REQUIRED ACTIONS —
1. In the forum thread about atomic pointer assignment, which CPU does the person asking the question have?
2. Decide whether each statement agrees with the forum thread about atomic pointer assignment. Answer yes or no for each, quoting the words from the thread that decide it.
(a) The scenario involves a single writer thread and a single reader thread.
(b) The person asking wants a C++ solution.
(c) On 8086/80286, seg:offset pointers could be stored atomically.
3. Copy the forum thread about atomic pointer assignment from "My question is" up to and including "value in between.".

DOCUMENT SECTION Block Start

Is assigning a pointer in C program considered atomic on x86-64

https://www.gnu.org/software/libc/manual/html_node/Atomic-Types.html#Atomic-Types says - In practice, you can assume that int is atomic. You can also assume that pointer types are atomic; that is very convenient. Both of these assumptions are true on all of the machines that the GNU C Library supports and on all POSIX systems we know of.
My question is whether pointer assignment can be considered atomic on x86_64 architecture for a C program compiled with gcc m64 flag. OS is 64bit Linux and CPU is Intel(R) Xeon(R) CPU D-1548. One thread will be setting a pointer and another thread accessing the pointer. There is only one writer thread and one reader thread. Reader should either be getting the previous value of the pointer or the latest value and no garbage value in between.
If it is not considered atomic, please let me know how can I use the gcc atomic builtins or maybe memory barrier like __sync_synchronize to achieve the same without using locks. Interested only in C solution and not C++. Thanks!

Bear in mind that atomicity alone is not enough for communicating between threads. Nothing prevents the compiler and CPU from reordering previous/subsequent load and store instructions with that "atomic" store. In old days people used volatile to prevent that reordering but that was never intended for use with threads and doesn't provide means to specify less or more restrictive memory order (see "Relationship with volatile" in there).
You should use C11 atomics because they guarantee both atomicity and memory order.

For almost all architectures, pointer load and store are atomic. A once notable exception was 8086/80286 where pointers could be seg:offset; there was an l[des]s instruction which could make an atomic load; but no corresponding atomic store.
The integrity of the pointer is only a small concern; your bigger issue revolves around synchronization: the pointer was at value Y, you set it to X; how will you know when nobody is using the (old) Y value?
A somewhat related problem is that you may have stored things at X, which the other thread expects to find. Without synchronization, other might see the new pointer value, however what it points to might not be up to date yet.

DOCUMENT SECTION Block End
SOURCE DATA Block Start

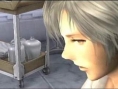 La magie selon Square Enix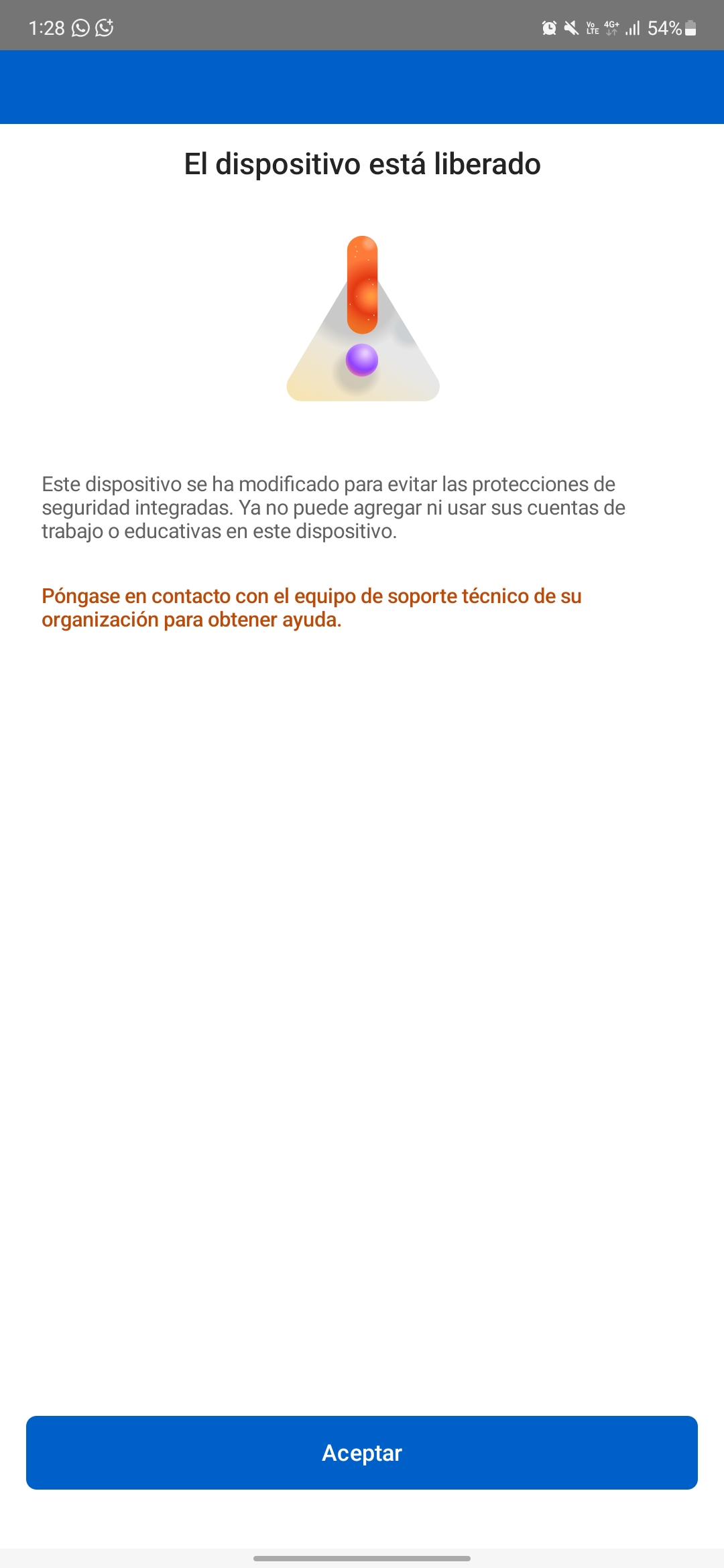 Screenshot_20260423_132848_Authenticator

SOURCE DATA Block End

PER-TASK OUTPUTS —
1. An Intel(R) Xeon(R) CPU D-1548.

2.
(a) Yes: "There is only one writer thread and one reader thread."
(b) No: "Interested only in C solution and not C++."
(c) No: "there was an l[des]s instruction which could make an atomic load; but no corresponding atomic store."

3.
My question is whether pointer assignment can be considered atomic on x86_64 architecture for a C program compiled with gcc m64 flag. OS is 64bit Linux and CPU is Intel(R) Xeon(R) CPU D-1548. One thread will be setting a pointer and another thread accessing the pointer. There is only one writer thread and one reader thread. Reader should either be getting the previous value of the pointer or the latest value and no garbage value in between.